Wednesday, October 5, 2016

Commercial Space Problems

I am a little disgusted at the moment. The recent explosion at Cape Canaveral is the last in a string of accidents on commercial space ventures that were completely avoidable. It is way too premature for anyone to know what caused this one yet but recent experience has taught me that the cause will once again be found to be schedule haste combined with the reckless and deadly nature of commercial space.

I have written about NASA's accidents and how they were all caused by this same problem before. Schedule pressure is dangerous in the space flight industry. It has to be offset by the understanding that technical concerns ALWAYS overrides schedule pressure. This is literally impossible in commercial space because there is nothing that counterbalances schedule pressure in commercial space.

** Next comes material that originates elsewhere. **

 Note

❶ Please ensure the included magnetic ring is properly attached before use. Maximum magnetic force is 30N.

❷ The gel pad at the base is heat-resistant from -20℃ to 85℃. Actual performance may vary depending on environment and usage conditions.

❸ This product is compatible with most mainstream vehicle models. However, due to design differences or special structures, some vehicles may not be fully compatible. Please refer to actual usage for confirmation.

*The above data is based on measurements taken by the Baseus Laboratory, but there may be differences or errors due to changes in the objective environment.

Combine this with a total lack of practical experience that prevails at most commercial space companies and you get what we have now; a continuing string of disasters.

In the first place space flight travel is hard. It takes extremely powerful engines to lift cargo out of earth's orbit. These engines need oxidizers such as liquid oxygen to burn at the rates needed and liquid oxygen is an extremely unforgiving substance to deal with. Because of the energy involved and the close ratio between energy available and load to be lifted space flight vehicles operate on the bare margins of safety to begin with. The standard pressure to strength ratio for mechanical facilities on earth is 4-1. In other words if a tank is designed to withstand 100 pounds of pressure per inch it is designed to withstand 400 pounds of pressure per inch. On a space vehicle, this same tank is designed to withstand 150 pounds of pressure per inch, or 1.5-1.

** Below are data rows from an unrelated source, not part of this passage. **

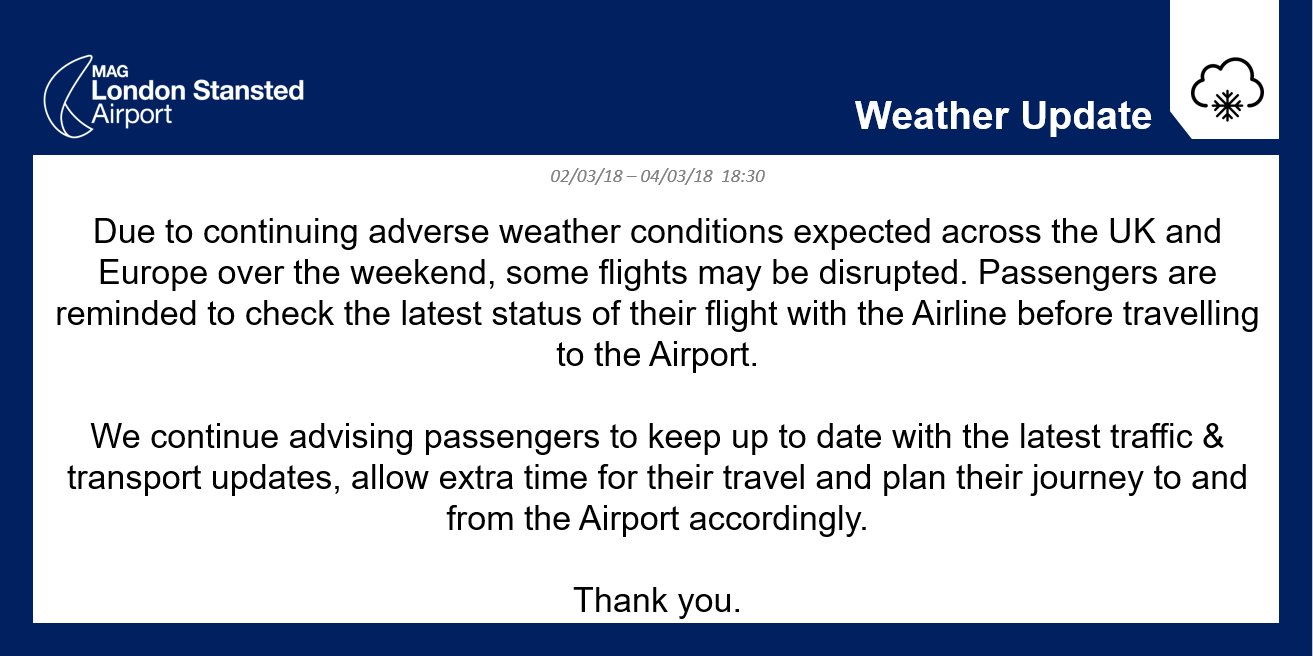 MAG
London Stansted
Airport

Weather Update

02/03/18 – 04/03/18 18:30

Due to continuing adverse weather conditions expected across the UK and Europe over the weekend, some flights may be disrupted. Passengers are reminded to check the latest status of their flight with the Airline before travelling to the Airport.

We continue advising passengers to keep up to date with the latest traffic & transport updates, allow extra time for their travel and plan their journey to and from the Airport accordingly.

Thank you.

Add in the extreme temperature changes involved in using a cryogen like Liquid Oxygen (-297 Degrees F) and one can begin to understand the difficulties involved. Each component is designed on the ragged edge of strength to weight ratio to maximize the effective cargo that such a vehicle can carry. Why not just go to 4-1 safety factors you might ask? Well, if we did that we wouldn't have the energy to get out of earth's orbit.

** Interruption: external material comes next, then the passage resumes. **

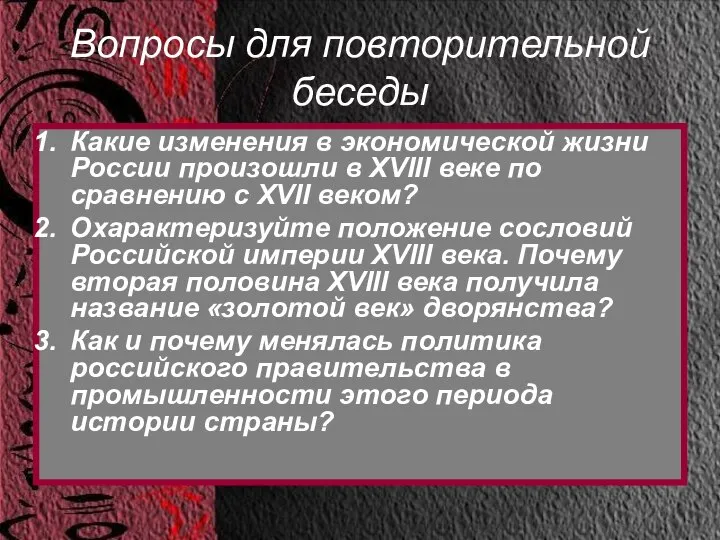 Вопросы для повторительной беседы

1. Какие изменения в экономической жизни России произошли в XVIII веке по сравнению с XVII веком?
2. Охарактеризуйте положение сословий Российской империи XVIII века. Почему вторая половина XVIII века получила название «золотой век» дворянства?
3. Как и почему менялась политика российского правительства в промышленности этого периода истории страны?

NASA has a long record of dealing with these margins yet they have also experienced many different failures of their own in its own history. Besides the two shuttle disasters that everyone is familiar with there were a lot of other accidents in testing and design phases at different NASA centers across the nation. It is an inherently dangerous business that requires inherently stringent testing and design characteristics. I think everyone understands this. Unfortunately, the degree of stringency is where the argument comes in.

There is a huge disagreement on this at the moment within the commercial space industry. NASA is charged with oversight on commercial space entities and I can tell you from direct experience NASA is losing the argument at the moment. Commerical space entities have a lot of Congressional support from local districts where these ventures are benefitting the local economy with good paying jobs. Hence the continuing level of confidence and support from Congress espousing the full confidence in these ventures. I can assure you that this level of confidence is NOT being expressed by NASA employees charged with actually doing the oversight.

In the next few posts I hope to go over some details about why these problems are occurring and what the particular problems are. The basic struggle is between the technical experts at NASA who have experienced these problems in the past and a young, energetic group working private space who believe NASA is hopelessly slow and restrictive by its very nature. Neither group is completely wrong in their assumptions about the other. However, the reason that NASA is slow and restrictive is that they have already learned some of the lessons that commercial space is struggling with now.